That said - I've gotten good at skimming "non-fiction texts" over time - but mainly because they are not that substantive in content. News articles certainly aren't, most blog posts aren't, journal articles aren't, nor are many technical scopes.
The other problem with "skimming" is while this works very well with certain (not all) "non-fiction" texts - because you don't need all the details in non-fiction. Many non-fiction writers over-write anyhow, so skimming works very well in nonfiction. Skimming does not work in fiction. (Not that fictional writers aren't guilty of overwriting, they are - but you have to follow the details more closely to understand character arcs, motivations, and plot.) You need the details to follow a plot. In an Agatha Christie novel - if you skim, you won't figure out the plot or be able to follow it or understand why someone killed someone else. I read in an article recently, can't remember which one, that fiction requires far more attention, concentration, use of memory, and time investment from a reader than non-fiction does. It's actually harder to read fiction than non-fiction - that's why so many people don't tend to read it. It takes more time to read, more attention to detail, more patience, requires that you remember what happened previously, and far more concentration that it takes to read a work of non-fiction.

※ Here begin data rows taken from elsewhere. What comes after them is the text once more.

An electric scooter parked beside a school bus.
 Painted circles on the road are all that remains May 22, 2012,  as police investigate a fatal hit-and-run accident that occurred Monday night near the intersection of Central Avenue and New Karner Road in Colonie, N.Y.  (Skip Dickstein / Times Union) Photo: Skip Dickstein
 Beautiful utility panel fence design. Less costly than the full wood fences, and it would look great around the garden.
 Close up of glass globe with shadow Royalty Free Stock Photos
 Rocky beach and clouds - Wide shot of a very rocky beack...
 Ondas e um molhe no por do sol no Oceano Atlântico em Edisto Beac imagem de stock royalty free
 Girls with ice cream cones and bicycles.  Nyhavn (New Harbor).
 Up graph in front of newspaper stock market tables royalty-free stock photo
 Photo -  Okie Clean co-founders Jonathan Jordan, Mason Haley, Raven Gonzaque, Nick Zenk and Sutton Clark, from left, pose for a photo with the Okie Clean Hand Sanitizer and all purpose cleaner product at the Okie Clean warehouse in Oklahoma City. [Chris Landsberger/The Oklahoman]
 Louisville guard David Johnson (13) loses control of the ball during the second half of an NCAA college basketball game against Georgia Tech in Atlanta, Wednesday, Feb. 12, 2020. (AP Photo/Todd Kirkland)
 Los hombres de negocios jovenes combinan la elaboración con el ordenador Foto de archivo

My sisterinlaw rarely reads fiction, for example, and reads very quickly. While my brother, who does read fiction now, reads it very slowly as does my niece. Another example? I have cousins who can read and comprehend non-fiction, but can't figure out a fictional novel - they can't follow the plot or the characters - mainly because they are reading it too quickly, they've been taught to read fast. And for fiction? That doesn't work that well. Or that effectively.